Kiedy dociera do mnie trzecia sprawa, to z wrażenia aż wypuszczam smartphone. To nie jest mój telefon! Ten na ziemi to jakiś nowy model Samsunga, a ja używam Iphona, na którego sama sobie zarobiłam harując jak wół u staruchy! Jasna cholera! Jestem złodziejem. Ukradłam komuś telefon. A może zabrałam przez pomyłkę? Gorsza sprawa...Bo nie pamiętam co robiłam wczoraj.
Otwieram laptopa i postanawiam sprawdzić historię mojej karty płatniczej. Może jak zobaczę, gdzie jej używałam, to coś mi się przypomni. Suma, która widnieje na moim koncie zapiera mi dech. Tutaj nigdy, nie było tak ładnych liczb. Jasna cholera! Albo ktoś się pomylił i zrobił mi zły przelew, albo wczoraj napadłam na bank! Inaczej nie można tego wytłumaczyć!
Coś tutaj nie gra...Zamykam laptopa i postanawiam się wykąpać, a potem wybrać się do baku i zgłosić jakąś pomyłkę w przelewach. Zrobię to z wielkim smutkiem, bo wiadomo, że jak każdy chciałabym być bogata i nie martwić się o przyszłość.
Wchodzę pod gorący prysznic, który odpręża mnie. Zmywam z siebie wszystko moją milutką gąbeczką i płynem o zapachu pomarańczy, który przyjemnie drażni mój nos. Potem myję włosy, ponieważ błagały o to od dłuższego czasu. Nie mogę dłużej ukrywać braku czasu pod kokiem, który skutecznie ukrywa ich tłustość. Aż wstyd wyjść z domu, ale czasami nie mam żywcem czasu, żeby się nimi zająć. Spłukuję całą pianę z ciała i włosów.
Chwytam za różowy ręcznik, a w lustrze dostrzegam jednak coś, co nie powinno znajdować się na moim ciele. Mam na brzuchu wyraźną bliznę po szyciu. Nigdy nie miałam żadnej operacji, więc skąd ona się wzięła? Dotykam tego miejsca ręką i odczuwam w nim ogromny ból, który powoduje, że zginam się w pół. Krzywię się i w mojej głowie pojawia się obraz.

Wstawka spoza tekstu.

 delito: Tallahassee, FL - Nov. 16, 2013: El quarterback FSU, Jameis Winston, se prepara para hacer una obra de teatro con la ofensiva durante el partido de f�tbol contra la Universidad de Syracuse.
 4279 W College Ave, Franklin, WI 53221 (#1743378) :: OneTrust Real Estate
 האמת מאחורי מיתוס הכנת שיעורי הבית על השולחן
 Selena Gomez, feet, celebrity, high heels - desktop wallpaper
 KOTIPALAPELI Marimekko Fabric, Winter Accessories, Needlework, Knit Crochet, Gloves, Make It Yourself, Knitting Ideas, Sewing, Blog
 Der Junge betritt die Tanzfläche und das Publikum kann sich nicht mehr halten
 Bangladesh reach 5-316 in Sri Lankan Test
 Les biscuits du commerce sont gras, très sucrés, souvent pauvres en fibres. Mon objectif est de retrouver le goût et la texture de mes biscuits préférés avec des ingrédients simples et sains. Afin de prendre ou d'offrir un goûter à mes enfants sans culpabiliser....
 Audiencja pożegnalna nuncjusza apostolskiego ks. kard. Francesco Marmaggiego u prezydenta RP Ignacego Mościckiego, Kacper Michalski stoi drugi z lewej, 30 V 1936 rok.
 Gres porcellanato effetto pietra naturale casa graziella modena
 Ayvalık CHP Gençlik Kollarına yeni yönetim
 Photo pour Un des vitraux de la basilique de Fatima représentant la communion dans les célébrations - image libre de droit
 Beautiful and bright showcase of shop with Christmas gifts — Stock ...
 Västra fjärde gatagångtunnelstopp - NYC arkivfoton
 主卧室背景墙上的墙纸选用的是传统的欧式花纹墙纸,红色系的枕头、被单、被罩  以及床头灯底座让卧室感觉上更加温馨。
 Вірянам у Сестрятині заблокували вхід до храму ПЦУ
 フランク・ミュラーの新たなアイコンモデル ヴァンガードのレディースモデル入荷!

Na moim brzuchu pojawia się rana, konkretnie widać tylko krew. Dotykam jej ręką. Ból jest zbyt duży. Ledwo mogę oddychać.
-Dlaczego to zrobiłaś?- jąka się pochylający się nade mną chłopak. Przerażenie, które widać w jego oczach...
-Uciekaj- udaje mi się wykrztusić.

Mrugam oczami i wracam do rzeczywistości. Staram się spokojnie oddychać, żeby się uspokoić. Zostałam postrzelona! Zaraz... Ten chłopak...Okręcam się ręcznikiem i biegnę do telefonu. Klikam szybko w galerię i przyglądam się zdjęciom, które się tam znajdują.
-To on!- krzyczę i aż mnie otrzepuje. Co to ma być?
Odkładam telefon mając nadzieję, że tylko mi się przewidziało. Spoglądam bezradnie na dłonie, nie wiedząc co się dzieje. Czy to początki choroby psychicznej? Okazuje się, że to jeszcze nie koniec, bo na jednej z dłoni, zastaję kolejną bliznę. Otwieram szeroko oczy i przybliżam dłoń do oczu. Następnie oddalam i okazuje się, że mój wzrok dobrze działa. Wewnętrzną część mojej dłoni zdobi długa szrama, której również nie powinno tutaj być...Przesuwam palcami drugiej ręki, po bliźnie. I dzieje się to samo, co poprzednim razem.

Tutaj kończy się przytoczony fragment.